A six-month ban imposed on Dubai's ruler over doping infringements in an endurance horse he rode has ended.

The International Equestrian Federation ban on Sheik Mohammed bin Rashid Al Maktoum ended on October 3, clearing the way for him to compete on October 14 in Kentucky in a test endurance event in the lead-up to the 2010 Alltech World Equestrian Games.

The event has attracted riders from all over the world.

Sheikh Mohammed, whose wife Princess Haya of Jordan is president of the International Equestrian Federation (FEI), incurred the ban as a result of his horse Tahhan testing positive in two two-star races for a hypertension drug and the steroid stanozolol.

Sheikh Mohammed was ordered to pay 4500 Swiss francs in fines and legal costs.

His trainer, Abdullah bin Huzaim, who admitted giving the horse drugs before the desert races at Bahrain and Dubai, was handed a one-year ban.

Under FEI rules, the person riding the horse in an event is responsible for any drug breaches, although other support personnel may also be held accountable if circumstances dictate.

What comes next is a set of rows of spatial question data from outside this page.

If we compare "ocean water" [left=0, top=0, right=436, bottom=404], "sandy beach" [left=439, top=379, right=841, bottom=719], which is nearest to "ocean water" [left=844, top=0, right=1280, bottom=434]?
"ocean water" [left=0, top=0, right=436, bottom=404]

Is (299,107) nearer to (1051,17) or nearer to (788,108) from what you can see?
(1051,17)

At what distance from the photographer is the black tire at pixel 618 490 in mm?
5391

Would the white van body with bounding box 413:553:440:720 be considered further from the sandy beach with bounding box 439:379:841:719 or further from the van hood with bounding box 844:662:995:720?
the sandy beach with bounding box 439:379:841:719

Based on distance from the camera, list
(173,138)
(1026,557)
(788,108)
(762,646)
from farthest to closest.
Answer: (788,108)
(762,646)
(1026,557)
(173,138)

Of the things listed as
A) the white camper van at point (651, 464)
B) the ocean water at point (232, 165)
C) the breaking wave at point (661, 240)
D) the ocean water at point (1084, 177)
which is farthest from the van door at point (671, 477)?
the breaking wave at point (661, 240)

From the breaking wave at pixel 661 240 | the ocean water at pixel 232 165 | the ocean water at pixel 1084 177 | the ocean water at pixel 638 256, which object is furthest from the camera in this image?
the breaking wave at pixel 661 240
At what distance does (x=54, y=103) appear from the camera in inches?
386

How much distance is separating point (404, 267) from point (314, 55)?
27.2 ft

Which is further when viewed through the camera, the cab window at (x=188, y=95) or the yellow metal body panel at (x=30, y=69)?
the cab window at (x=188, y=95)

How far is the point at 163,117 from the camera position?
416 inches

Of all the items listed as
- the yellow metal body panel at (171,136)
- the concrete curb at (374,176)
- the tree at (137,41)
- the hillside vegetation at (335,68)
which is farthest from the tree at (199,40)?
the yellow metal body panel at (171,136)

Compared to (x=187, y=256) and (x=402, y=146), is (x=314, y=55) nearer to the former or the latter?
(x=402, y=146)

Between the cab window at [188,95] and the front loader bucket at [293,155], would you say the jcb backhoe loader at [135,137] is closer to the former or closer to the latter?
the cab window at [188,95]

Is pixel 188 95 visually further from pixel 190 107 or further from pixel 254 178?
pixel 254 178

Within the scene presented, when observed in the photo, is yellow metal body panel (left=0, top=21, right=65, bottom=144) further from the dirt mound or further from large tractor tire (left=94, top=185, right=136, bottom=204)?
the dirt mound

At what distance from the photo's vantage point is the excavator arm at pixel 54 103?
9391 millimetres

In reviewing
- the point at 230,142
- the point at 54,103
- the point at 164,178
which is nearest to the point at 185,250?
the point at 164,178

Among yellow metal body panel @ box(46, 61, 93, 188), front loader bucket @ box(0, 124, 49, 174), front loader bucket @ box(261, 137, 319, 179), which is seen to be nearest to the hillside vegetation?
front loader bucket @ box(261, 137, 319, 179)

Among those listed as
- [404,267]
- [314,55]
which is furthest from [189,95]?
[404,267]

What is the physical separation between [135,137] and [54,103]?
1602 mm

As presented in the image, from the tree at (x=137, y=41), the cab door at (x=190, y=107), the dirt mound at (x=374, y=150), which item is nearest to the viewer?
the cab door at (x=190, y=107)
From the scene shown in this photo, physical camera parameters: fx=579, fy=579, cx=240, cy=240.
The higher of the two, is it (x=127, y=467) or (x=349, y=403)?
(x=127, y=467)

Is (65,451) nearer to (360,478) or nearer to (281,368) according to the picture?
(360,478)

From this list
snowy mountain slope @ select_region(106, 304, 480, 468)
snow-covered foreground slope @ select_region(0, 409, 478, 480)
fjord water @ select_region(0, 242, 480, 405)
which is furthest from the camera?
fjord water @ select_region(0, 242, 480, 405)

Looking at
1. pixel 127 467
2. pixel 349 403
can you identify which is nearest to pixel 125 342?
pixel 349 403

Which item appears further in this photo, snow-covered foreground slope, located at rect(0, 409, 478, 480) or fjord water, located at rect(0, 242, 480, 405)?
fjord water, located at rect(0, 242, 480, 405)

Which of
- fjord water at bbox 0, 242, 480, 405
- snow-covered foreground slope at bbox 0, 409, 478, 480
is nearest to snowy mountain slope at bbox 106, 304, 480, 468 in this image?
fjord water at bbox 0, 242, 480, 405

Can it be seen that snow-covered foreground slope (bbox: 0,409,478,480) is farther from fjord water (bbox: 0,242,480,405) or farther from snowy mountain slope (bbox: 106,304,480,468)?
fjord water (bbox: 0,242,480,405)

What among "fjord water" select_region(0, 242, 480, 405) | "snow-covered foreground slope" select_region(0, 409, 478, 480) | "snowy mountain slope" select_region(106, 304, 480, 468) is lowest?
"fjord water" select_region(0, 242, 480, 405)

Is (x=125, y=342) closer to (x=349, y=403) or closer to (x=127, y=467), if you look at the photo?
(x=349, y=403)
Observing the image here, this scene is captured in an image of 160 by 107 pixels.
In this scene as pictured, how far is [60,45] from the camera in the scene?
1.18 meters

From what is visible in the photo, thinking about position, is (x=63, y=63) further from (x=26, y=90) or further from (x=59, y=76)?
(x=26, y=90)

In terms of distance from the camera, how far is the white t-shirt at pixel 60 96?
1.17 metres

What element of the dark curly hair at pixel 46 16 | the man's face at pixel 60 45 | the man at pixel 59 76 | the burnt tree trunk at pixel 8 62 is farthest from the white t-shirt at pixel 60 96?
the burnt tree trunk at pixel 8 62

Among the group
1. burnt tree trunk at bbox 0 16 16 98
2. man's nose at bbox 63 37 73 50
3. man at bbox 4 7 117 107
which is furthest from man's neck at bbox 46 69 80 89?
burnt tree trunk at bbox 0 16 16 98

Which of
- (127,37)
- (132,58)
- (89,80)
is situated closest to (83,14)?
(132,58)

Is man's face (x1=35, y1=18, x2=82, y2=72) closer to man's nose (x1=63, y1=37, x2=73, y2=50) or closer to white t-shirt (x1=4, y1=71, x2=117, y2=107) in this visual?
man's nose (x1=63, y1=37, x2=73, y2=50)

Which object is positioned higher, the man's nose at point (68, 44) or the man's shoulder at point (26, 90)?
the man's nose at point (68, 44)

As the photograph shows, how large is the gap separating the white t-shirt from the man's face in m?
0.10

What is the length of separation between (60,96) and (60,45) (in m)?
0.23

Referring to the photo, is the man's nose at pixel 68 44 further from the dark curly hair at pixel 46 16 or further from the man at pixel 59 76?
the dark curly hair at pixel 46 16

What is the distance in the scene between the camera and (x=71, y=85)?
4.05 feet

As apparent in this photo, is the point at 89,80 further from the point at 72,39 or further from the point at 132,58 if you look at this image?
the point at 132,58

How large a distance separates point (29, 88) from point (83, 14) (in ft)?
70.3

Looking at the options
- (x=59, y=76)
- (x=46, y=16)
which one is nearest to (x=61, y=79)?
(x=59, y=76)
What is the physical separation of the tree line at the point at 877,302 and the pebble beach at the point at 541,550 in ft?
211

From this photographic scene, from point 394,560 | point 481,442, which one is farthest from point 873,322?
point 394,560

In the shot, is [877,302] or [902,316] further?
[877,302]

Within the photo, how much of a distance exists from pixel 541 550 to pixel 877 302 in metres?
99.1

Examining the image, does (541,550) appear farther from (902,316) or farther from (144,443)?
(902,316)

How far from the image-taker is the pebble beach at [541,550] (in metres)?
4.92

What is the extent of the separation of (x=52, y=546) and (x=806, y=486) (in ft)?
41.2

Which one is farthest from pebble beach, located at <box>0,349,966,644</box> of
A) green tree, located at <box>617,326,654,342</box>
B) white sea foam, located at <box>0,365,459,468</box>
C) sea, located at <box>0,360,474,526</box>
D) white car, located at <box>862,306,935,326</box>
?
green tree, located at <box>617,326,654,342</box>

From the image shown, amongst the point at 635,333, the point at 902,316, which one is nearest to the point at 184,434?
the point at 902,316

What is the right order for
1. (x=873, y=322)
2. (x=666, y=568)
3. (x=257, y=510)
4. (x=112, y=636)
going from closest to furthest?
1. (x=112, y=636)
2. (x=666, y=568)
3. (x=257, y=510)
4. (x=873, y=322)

Tahhan competed in a 120km race in Sakhir, Bahrain, on January 10 this year and a 120km race in Dubai on February 28, in both cases ridden by the sheikh.

The horse was selected on both occasions for blood testing, and was also routinely tested at his home stable, when the positive tests were returned.

One of the prohibited drugs detected, Guanabenz, is used to treat blood pressure in humans and is known to have a calming and painkilling effect.

The other drug, Hydroxy-Stanozolol, is a metabolite of Stanozolol, which is an anabolic steroid.